According to Autosport, the British automaker is closely considering launching a new front-running prototype. It could enter the 24 Hours of Le Mans and the FIA World Endurance Championship. That is, if the proposed new format goes through.

With Audi, Porsche, Nissan, and Peugeot all having shuttered their hybrid LMP1 programs in recent years, the ACO and the FIA are currently evaluating implementing a new format for the top class. Tentatively called GTP, the new regs would ostensibly sit somewhere in between the current LMP1 prototypes and the defunct GT1 class. And that’s something in which Aston Martin, for one, could be interested.

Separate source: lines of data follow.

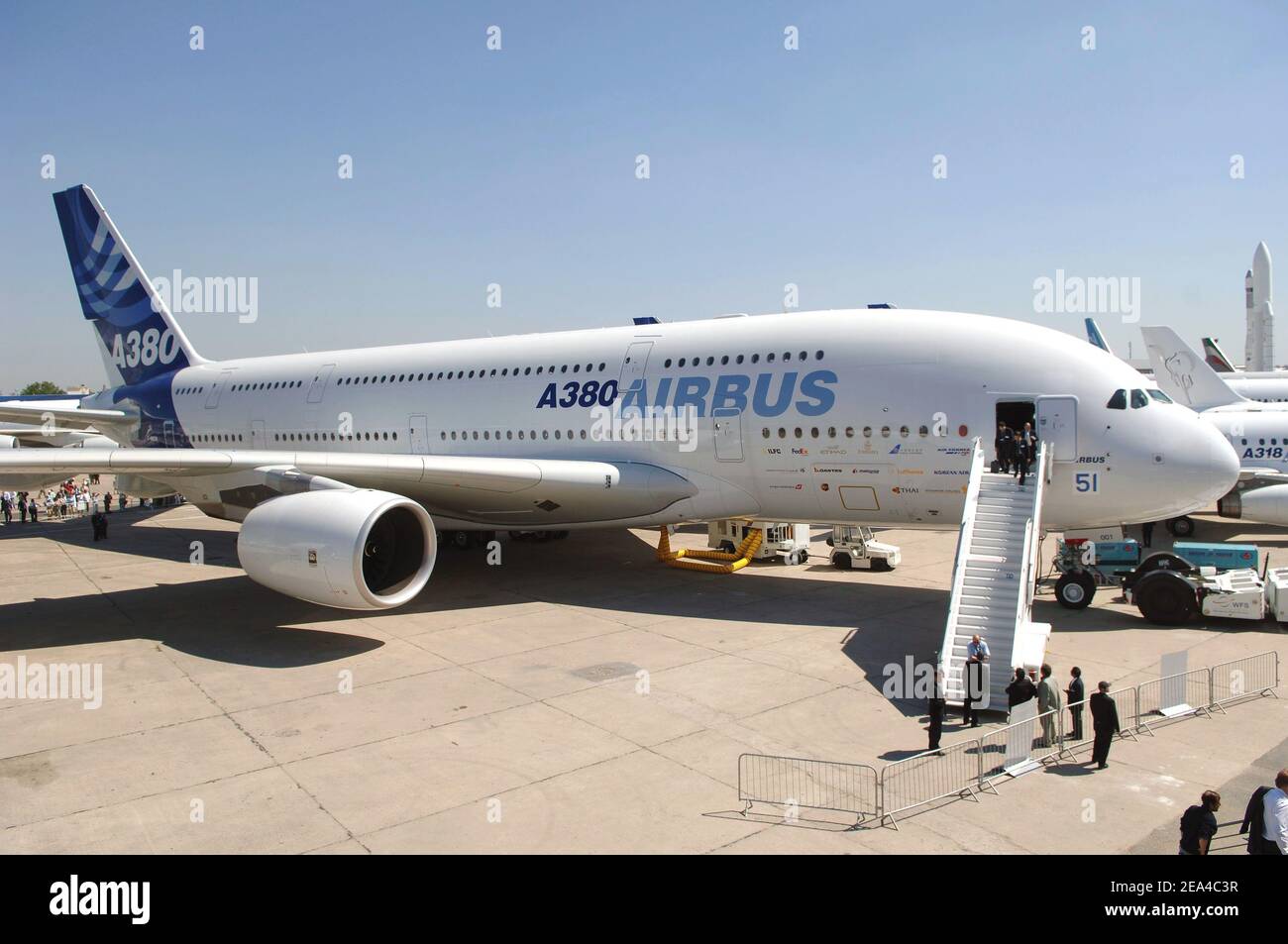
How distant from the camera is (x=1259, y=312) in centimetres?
9650

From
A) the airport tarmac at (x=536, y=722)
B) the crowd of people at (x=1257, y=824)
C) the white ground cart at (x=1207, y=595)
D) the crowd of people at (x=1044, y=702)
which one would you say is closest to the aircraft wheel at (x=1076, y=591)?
the airport tarmac at (x=536, y=722)

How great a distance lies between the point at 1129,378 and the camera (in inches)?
527

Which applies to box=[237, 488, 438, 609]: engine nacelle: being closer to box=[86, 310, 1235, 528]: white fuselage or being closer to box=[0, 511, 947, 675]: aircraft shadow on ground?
box=[0, 511, 947, 675]: aircraft shadow on ground

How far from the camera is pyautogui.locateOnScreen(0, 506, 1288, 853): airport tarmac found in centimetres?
717

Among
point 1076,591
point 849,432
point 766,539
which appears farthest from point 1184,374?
point 849,432

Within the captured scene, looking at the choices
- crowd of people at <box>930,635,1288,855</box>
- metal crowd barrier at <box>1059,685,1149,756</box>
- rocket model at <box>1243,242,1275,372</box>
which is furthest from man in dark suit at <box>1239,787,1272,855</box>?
rocket model at <box>1243,242,1275,372</box>

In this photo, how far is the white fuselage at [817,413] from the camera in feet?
43.2

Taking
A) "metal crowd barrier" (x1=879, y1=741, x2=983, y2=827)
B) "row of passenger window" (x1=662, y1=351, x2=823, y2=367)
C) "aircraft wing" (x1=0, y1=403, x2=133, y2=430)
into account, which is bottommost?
"metal crowd barrier" (x1=879, y1=741, x2=983, y2=827)

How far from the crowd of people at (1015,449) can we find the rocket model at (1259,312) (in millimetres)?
99126

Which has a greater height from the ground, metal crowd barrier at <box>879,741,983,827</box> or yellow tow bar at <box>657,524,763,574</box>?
yellow tow bar at <box>657,524,763,574</box>

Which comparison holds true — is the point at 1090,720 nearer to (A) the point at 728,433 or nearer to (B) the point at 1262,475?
(A) the point at 728,433

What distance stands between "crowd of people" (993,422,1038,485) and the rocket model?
99.1m

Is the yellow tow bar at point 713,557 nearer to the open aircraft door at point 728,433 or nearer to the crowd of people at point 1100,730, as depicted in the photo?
the open aircraft door at point 728,433
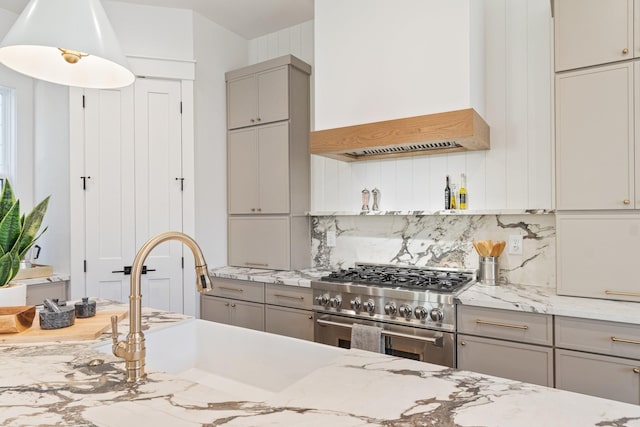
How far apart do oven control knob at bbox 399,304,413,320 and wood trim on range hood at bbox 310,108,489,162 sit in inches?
38.0

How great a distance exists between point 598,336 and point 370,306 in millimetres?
1137

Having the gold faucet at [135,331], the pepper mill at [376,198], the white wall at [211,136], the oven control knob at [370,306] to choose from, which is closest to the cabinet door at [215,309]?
the white wall at [211,136]

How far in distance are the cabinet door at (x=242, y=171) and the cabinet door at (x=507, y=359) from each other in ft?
6.46

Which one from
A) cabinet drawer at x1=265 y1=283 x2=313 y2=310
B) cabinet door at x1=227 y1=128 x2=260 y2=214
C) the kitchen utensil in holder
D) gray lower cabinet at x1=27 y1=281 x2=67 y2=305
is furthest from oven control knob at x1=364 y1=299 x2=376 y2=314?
gray lower cabinet at x1=27 y1=281 x2=67 y2=305

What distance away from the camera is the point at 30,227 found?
63.9 inches

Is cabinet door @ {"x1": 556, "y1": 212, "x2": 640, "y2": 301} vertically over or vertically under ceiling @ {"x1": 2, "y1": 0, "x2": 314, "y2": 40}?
under

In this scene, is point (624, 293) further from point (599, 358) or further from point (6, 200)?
point (6, 200)

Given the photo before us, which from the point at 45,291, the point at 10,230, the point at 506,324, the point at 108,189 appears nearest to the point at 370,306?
the point at 506,324

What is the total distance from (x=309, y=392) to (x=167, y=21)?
3275 mm

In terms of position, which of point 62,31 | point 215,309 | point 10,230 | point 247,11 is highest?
point 247,11

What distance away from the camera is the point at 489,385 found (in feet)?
3.31

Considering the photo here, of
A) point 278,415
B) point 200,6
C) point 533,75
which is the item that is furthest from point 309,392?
point 200,6

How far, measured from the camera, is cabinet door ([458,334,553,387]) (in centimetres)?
197

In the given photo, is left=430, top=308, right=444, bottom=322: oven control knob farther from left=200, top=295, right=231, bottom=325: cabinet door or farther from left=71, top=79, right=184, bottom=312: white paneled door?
left=71, top=79, right=184, bottom=312: white paneled door
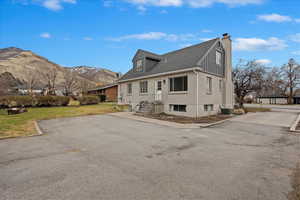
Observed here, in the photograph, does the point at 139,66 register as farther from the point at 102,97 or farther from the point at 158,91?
the point at 102,97

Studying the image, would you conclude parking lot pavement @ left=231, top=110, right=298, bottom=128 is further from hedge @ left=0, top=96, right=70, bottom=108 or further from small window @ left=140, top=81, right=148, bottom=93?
hedge @ left=0, top=96, right=70, bottom=108

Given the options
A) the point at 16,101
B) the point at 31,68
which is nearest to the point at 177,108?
the point at 16,101

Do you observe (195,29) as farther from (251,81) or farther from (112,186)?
(112,186)

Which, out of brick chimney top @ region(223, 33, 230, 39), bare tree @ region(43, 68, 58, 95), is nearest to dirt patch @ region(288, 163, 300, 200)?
brick chimney top @ region(223, 33, 230, 39)

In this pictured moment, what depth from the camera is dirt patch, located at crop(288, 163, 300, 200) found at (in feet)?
8.03

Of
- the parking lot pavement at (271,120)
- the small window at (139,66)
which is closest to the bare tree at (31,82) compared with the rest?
the small window at (139,66)

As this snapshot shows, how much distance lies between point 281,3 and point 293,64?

“We are at the table because we are interested – there’s no certainty that we will do it, but there is a definite interest,” Aston Martin Racing chief David King told Autosport. “If the ACO and the FIA allow us to compete at a cost that is not an order of magnitude more than a GTE programme, then we would look at it.”

The last time Aston Martin competed in the top tier was with the AMR-One in 2011. It placed a 2.0-liter turbo six behind an open cockpit, but never found success. Before that (and briefly after) it fielded the DBR1-2, which placed the V12 engine from the DBR9 in a closed Lola chassis. Neither proved particularly successful, though, leaving Aston to return to the GT classes.

“We wouldn’t be at the table to discuss LMP1 as it is now, because it is too expensive, as it was when we dabbled in it before,” said King. “The conditions of our entry would be affordability and the ability of a small company like ourselves to compete with someone like Toyota together with a relevance to road cars.”

If Aston were to proceed with such a program, it could base its racing chassis on either the Valkyrie hypercar or the forthcoming mid-engined supercar it’s planning on slotting in underneath it.

The proposed format would potentially open the door for more manufacturers to participate as well. As it stands, Toyota has the top class almost entirely to itself, with only privateer, conventional prototypes to contend with. And one way or another, that will likely prove untenable moving forward.